Danse des petits cygnes is a dance from Tchaikovsky's Swan Lake, from the ballet's second act, the fourth movement of No. 13. It is written in the key of F♯ minor. Translated from French, it means "Dance of the Little Swans", also known as "Dance of the Cygnets". It is challenging because the dancers must coordinate their leg movements while holding hands.

Lev Ivanov's choreography—created for the 1895 revival of Swan Lake—was meant to imitate the way cygnets huddle and move together for protection. Four dancers enter the stage in a line and move across with their arms crossed in front of one another, grasping the next dancers' hands. They move sideways, doing sixteen pas de chat. Ideally, the dancers move in exact unison. At the very end, they break their chain and try to "fly", only to drop to the ground.

According to ballet writer Jean Battey Lewis in a 1997 NPR commentary the Little Swans are usually portrayed by unknown, up-and-coming dancers. Ironically, in view of the conformity required of the quartet, being cast as a Little Swan may be seen as a chance to be noticed and given more important roles.

An example of the comedic potential of this dance can be seen in the Morecambe and Wise film The Intelligence Men (1965).

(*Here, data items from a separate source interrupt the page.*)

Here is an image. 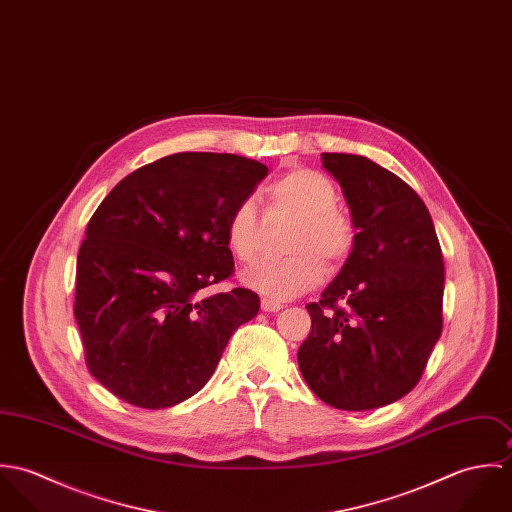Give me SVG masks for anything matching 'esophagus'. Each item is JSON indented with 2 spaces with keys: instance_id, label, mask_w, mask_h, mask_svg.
<instances>
[{
  "instance_id": "34e87169",
  "label": "esophagus",
  "mask_w": 512,
  "mask_h": 512,
  "mask_svg": "<svg viewBox=\"0 0 512 512\" xmlns=\"http://www.w3.org/2000/svg\"><path fill=\"white\" fill-rule=\"evenodd\" d=\"M260 305H262V309H264V311H270V313L284 309V305H282V303H278V301H274V299H268V297H264V299L260 301Z\"/></svg>"
}]
</instances>
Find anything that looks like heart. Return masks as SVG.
<instances>
[{"label": "heart", "instance_id": "b5f03b06", "mask_svg": "<svg viewBox=\"0 0 512 512\" xmlns=\"http://www.w3.org/2000/svg\"><path fill=\"white\" fill-rule=\"evenodd\" d=\"M268 219H292L286 250L292 254L278 262H262L242 274V284L268 299L284 301L309 292L323 280V264L341 268L355 250L353 220L337 209L335 183L305 167L280 175L262 191ZM260 219L250 201L240 203L226 224V246L244 264L260 252Z\"/></svg>", "mask_w": 512, "mask_h": 512}]
</instances>
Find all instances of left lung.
<instances>
[{
  "instance_id": "left-lung-1",
  "label": "left lung",
  "mask_w": 512,
  "mask_h": 512,
  "mask_svg": "<svg viewBox=\"0 0 512 512\" xmlns=\"http://www.w3.org/2000/svg\"><path fill=\"white\" fill-rule=\"evenodd\" d=\"M339 181L357 244L317 303L297 351L309 388L329 406L374 410L406 396L441 335L443 256L428 207L363 155L321 153Z\"/></svg>"
}]
</instances>
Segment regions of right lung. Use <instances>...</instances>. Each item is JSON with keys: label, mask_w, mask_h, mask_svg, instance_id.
I'll list each match as a JSON object with an SVG mask.
<instances>
[{"label": "right lung", "mask_w": 512, "mask_h": 512, "mask_svg": "<svg viewBox=\"0 0 512 512\" xmlns=\"http://www.w3.org/2000/svg\"><path fill=\"white\" fill-rule=\"evenodd\" d=\"M268 175L260 161L185 151L124 177L86 226L74 317L90 374L120 400L171 408L213 376L232 333L260 309L230 278L226 224Z\"/></svg>", "instance_id": "add662e5"}]
</instances>
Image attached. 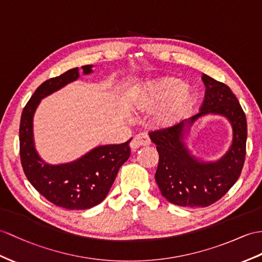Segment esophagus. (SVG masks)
<instances>
[{
    "label": "esophagus",
    "mask_w": 262,
    "mask_h": 262,
    "mask_svg": "<svg viewBox=\"0 0 262 262\" xmlns=\"http://www.w3.org/2000/svg\"><path fill=\"white\" fill-rule=\"evenodd\" d=\"M151 143L150 138L145 135V133H139V135L135 136L130 143V146L132 150H138L142 146H146Z\"/></svg>",
    "instance_id": "obj_1"
}]
</instances>
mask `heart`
<instances>
[{
    "label": "heart",
    "mask_w": 262,
    "mask_h": 262,
    "mask_svg": "<svg viewBox=\"0 0 262 262\" xmlns=\"http://www.w3.org/2000/svg\"><path fill=\"white\" fill-rule=\"evenodd\" d=\"M194 102L193 91L176 76H162L146 82L130 95V103L138 112H153L163 107L156 118V122L163 126L174 124L186 117Z\"/></svg>",
    "instance_id": "heart-1"
}]
</instances>
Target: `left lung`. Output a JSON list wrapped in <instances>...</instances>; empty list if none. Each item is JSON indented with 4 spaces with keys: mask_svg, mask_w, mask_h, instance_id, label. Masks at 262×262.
Returning a JSON list of instances; mask_svg holds the SVG:
<instances>
[{
    "mask_svg": "<svg viewBox=\"0 0 262 262\" xmlns=\"http://www.w3.org/2000/svg\"><path fill=\"white\" fill-rule=\"evenodd\" d=\"M205 99L200 112L187 124L207 113L222 114L231 121L234 139L227 155L219 162L199 163L183 143V121L149 133L157 145L159 164L156 181L161 194L173 205L187 208L209 207L220 200L241 174L246 159L247 119L238 99L225 83L203 74Z\"/></svg>",
    "mask_w": 262,
    "mask_h": 262,
    "instance_id": "obj_1",
    "label": "left lung"
}]
</instances>
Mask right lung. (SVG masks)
Wrapping results in <instances>:
<instances>
[{
  "instance_id": "obj_1",
  "label": "right lung",
  "mask_w": 262,
  "mask_h": 262,
  "mask_svg": "<svg viewBox=\"0 0 262 262\" xmlns=\"http://www.w3.org/2000/svg\"><path fill=\"white\" fill-rule=\"evenodd\" d=\"M83 66V73L92 72ZM79 78L78 68L49 79L36 89L24 106L20 123V157L25 176L35 190L53 205L67 210H85L104 200L121 168L130 157L129 141L102 145L71 163L50 165L37 156L32 120L41 99Z\"/></svg>"
}]
</instances>
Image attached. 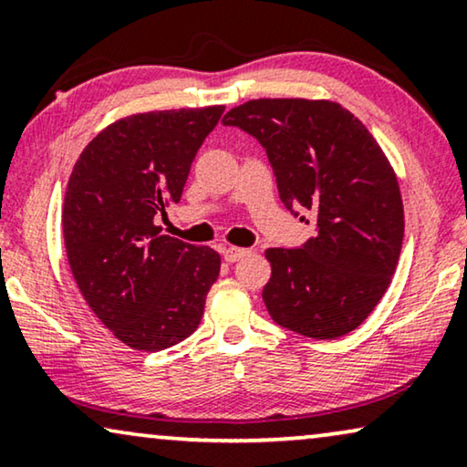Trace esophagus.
Here are the masks:
<instances>
[{
  "label": "esophagus",
  "mask_w": 467,
  "mask_h": 467,
  "mask_svg": "<svg viewBox=\"0 0 467 467\" xmlns=\"http://www.w3.org/2000/svg\"><path fill=\"white\" fill-rule=\"evenodd\" d=\"M249 254H252V249L231 245V247L224 249V260L226 262H239L241 258H245V255H249Z\"/></svg>",
  "instance_id": "obj_1"
}]
</instances>
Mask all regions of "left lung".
<instances>
[{
	"mask_svg": "<svg viewBox=\"0 0 467 467\" xmlns=\"http://www.w3.org/2000/svg\"><path fill=\"white\" fill-rule=\"evenodd\" d=\"M266 148L287 209L315 213L317 233L273 247L262 300L308 338H338L374 311L396 273L404 205L389 159L362 120L330 99H252L222 120Z\"/></svg>",
	"mask_w": 467,
	"mask_h": 467,
	"instance_id": "8db88e82",
	"label": "left lung"
}]
</instances>
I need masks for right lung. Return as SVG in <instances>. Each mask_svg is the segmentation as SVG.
Returning <instances> with one entry per match:
<instances>
[{
	"mask_svg": "<svg viewBox=\"0 0 467 467\" xmlns=\"http://www.w3.org/2000/svg\"><path fill=\"white\" fill-rule=\"evenodd\" d=\"M224 105L130 114L105 127L71 169L61 224L78 290L130 349L162 351L201 324L220 254L162 234L196 150Z\"/></svg>",
	"mask_w": 467,
	"mask_h": 467,
	"instance_id": "1",
	"label": "right lung"
}]
</instances>
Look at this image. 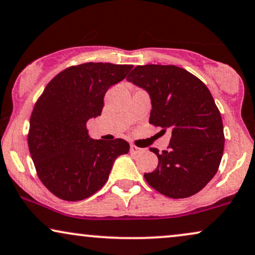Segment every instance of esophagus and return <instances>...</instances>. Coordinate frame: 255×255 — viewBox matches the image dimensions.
Listing matches in <instances>:
<instances>
[{"instance_id": "esophagus-1", "label": "esophagus", "mask_w": 255, "mask_h": 255, "mask_svg": "<svg viewBox=\"0 0 255 255\" xmlns=\"http://www.w3.org/2000/svg\"><path fill=\"white\" fill-rule=\"evenodd\" d=\"M143 150H144L143 148L136 147V146H135V144H130V151H131V153H134V154H140V153H142Z\"/></svg>"}]
</instances>
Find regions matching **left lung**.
Listing matches in <instances>:
<instances>
[{
  "mask_svg": "<svg viewBox=\"0 0 255 255\" xmlns=\"http://www.w3.org/2000/svg\"><path fill=\"white\" fill-rule=\"evenodd\" d=\"M127 81L149 95V124L172 130L168 149L150 148L159 165L144 179L168 198L194 195L217 174L224 153V126L211 92L176 66H137Z\"/></svg>",
  "mask_w": 255,
  "mask_h": 255,
  "instance_id": "left-lung-1",
  "label": "left lung"
}]
</instances>
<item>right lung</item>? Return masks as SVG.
<instances>
[{
  "label": "right lung",
  "instance_id": "add662e5",
  "mask_svg": "<svg viewBox=\"0 0 255 255\" xmlns=\"http://www.w3.org/2000/svg\"><path fill=\"white\" fill-rule=\"evenodd\" d=\"M130 64L88 62L54 77L30 117L28 146L44 186L67 201L98 192L108 180L114 161L129 151L124 138L94 140L87 122L101 115L108 88L122 81Z\"/></svg>",
  "mask_w": 255,
  "mask_h": 255
}]
</instances>
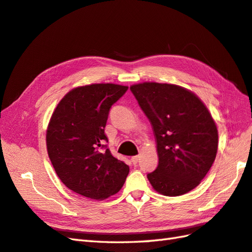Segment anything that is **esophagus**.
I'll return each instance as SVG.
<instances>
[{
    "mask_svg": "<svg viewBox=\"0 0 252 252\" xmlns=\"http://www.w3.org/2000/svg\"><path fill=\"white\" fill-rule=\"evenodd\" d=\"M131 160H132L133 163L136 164V163L138 162V160H140V156H133V157L131 158Z\"/></svg>",
    "mask_w": 252,
    "mask_h": 252,
    "instance_id": "1",
    "label": "esophagus"
}]
</instances>
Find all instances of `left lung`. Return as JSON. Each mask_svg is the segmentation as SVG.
<instances>
[{
  "label": "left lung",
  "instance_id": "1",
  "mask_svg": "<svg viewBox=\"0 0 252 252\" xmlns=\"http://www.w3.org/2000/svg\"><path fill=\"white\" fill-rule=\"evenodd\" d=\"M131 92L152 123L159 162L147 174L164 196H180L200 184L215 161L218 129L207 107L179 85L144 82Z\"/></svg>",
  "mask_w": 252,
  "mask_h": 252
}]
</instances>
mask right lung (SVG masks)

The dance is also known as a pas de quatre.

== In popular culture ==
The segment is widely referenced and parodied in popular culture. A few instances:

- A 1960s black-and-white film of the Danse was played on Soviet state television and radio during the 1980s upon the deaths of Leonid Brezhnev, Konstantin Chernenko and Yuri Andropov, and again during the 1991 Soviet coup attempt. Since it came to signify a change in political leadership, it was later used as a protest against the Russian invasion of Ukraine in 2022.
- The first episode of Dexter's Laboratory has a parody involving Dexter and two DeeDees.
- In a scene in episode 26 ("Guilty or Not Guilty") of the British television sitcom Mind Your Language.
- The Taiwanese film The Pig, the Snake and the Pigeon features Lin Lu-ho playing it as his favorite music.